**PASSAGE TO READ**
※
# Where To Buy Hop Rhizomes?



## Siborg (5/4/10)

I know its the end of season and all, but pictures of everyones freshly harvested hops as inspired me to grow some for the next season.

Does anyone know where I can get some hop rhizomes? I don't really care what variety, although I'd like to start with an aussie one such as pride of ringwood.

Cheers


----------



## chappo1970 (5/4/10)

Coles or Woolies  

You'll have to wait a few months yet. Generally there are some very generious brewers here that will share the love for the cost of a post bag.

Chap Chap


----------



## Siborg (5/4/10)

Chappo said:


> Coles or Woolies
> 
> You'll have to wait a few months yet. Generally there are some very generious brewers here that will share the love for the cost of a post bag.
> 
> Chap Chap



Mad... Would be awesome to just be able to go and pick some fresh hops and chuck em in a brew.


----------



## manticle (5/4/10)

There's often some for sale on ebay at the right time of the year. Some good sellers, some dodgy sellers. Go for one that people here have had good experiences with (the name hopswest rings a bell).

Also welcome to some of mine if and when I work out how to dig them up without destroying my own.


----------



## NickB (5/4/10)

Yep, give it a few months.

Sure there will be some willing participants in the 'love giving' game.... B) 


Cheers


----------



## MarkBastard (5/4/10)

I will be selling my Pride of Ringwood and Tettnang rhizomes. I want to only have one variety growing for various reasons. I would prefer to sell to Brisbane based brewers though and would prefer to include the wine barrel style pots they're currently in as well.

I will sell it all at cost price which is actually a decent deal for the buyer as they are second year where as when I bought them they were first year quite small rhizomes.


----------



## Siborg (5/4/10)

what are they worth, roughly?


----------



## Back Yard Brewer (5/4/10)

Siborg said:


> I know its the end of season and all, but pictures of everyones freshly harvested hops as inspired me to grow some for the next season.
> 
> Does anyone know where I can get some hop rhizomes? I don't really care what variety, although I'd like to start with an aussie one such as pride of ringwood.
> 
> Cheers




Try a AHB member called Boston


BYB


----------



## MarkBastard (5/4/10)

Siborg said:


> what are they worth, roughly?



Think I got three different rhizomes for $50 or something like that (first year). First year ones are small root cuttings that will spend the first year growing at the root level more than anything, and only giving you a decent amount of actual hops if you're lucky. Don't anticipate any crop in the first year so that if you do get some it's a bonus and if you don't get some you're not disappointed.
※
**SUPPLIED MATERIAL**
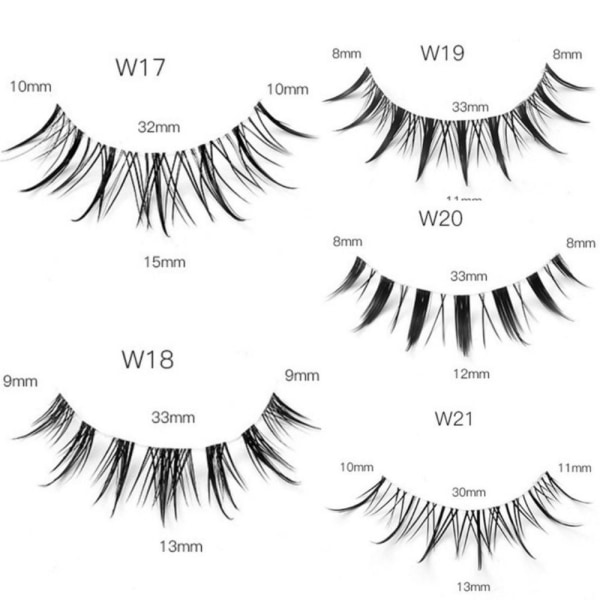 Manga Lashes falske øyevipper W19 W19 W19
※
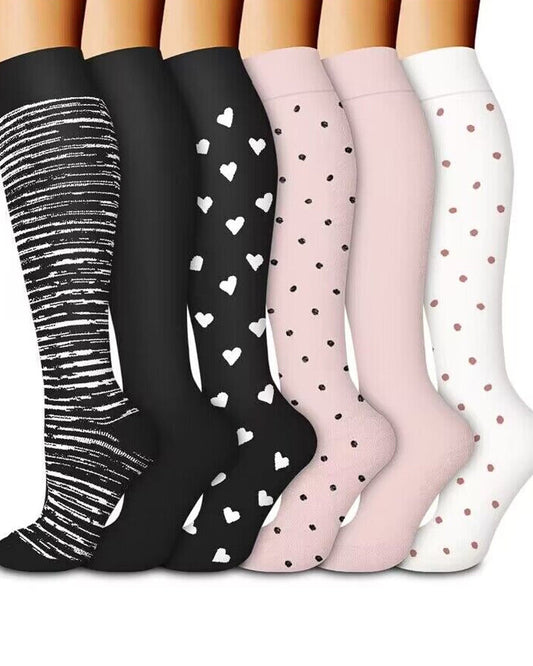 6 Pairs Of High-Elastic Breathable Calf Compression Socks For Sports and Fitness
※
**WHAT TO WORK ON**
- a) In the hop rhizome thread above, extract the passage starting at "Mad... Would be" and ending at "destroying my own.".
- b) Based on the hop rhizome thread above, answer yes or no to each statement below, and quote the words from the thread that decide each one. (i) MarkBastard wants to keep only one variety growing. (ii) manticle says all of the sellers on ebay are reliable. (iii) MarkBastard says to expect a crop from first-year rhizomes in their first year.

**RESPONSES TO THE EXERCISE**
- a)
Mad... Would be awesome to just be able to go and pick some fresh hops and chuck em in a brew.


----------



## manticle (5/4/10)

There's often some for sale on ebay at the right time of the year. Some good sellers, some dodgy sellers. Go for one that people here have had good experiences with (the name hopswest rings a bell).

Also welcome to some of mine if and when I work out how to dig them up without destroying my own.

- b)
(i) Yes: "I want to only have one variety growing for various reasons."
(ii) No: "Some good sellers, some dodgy sellers."
(iii) No: "Don't anticipate any crop in the first year"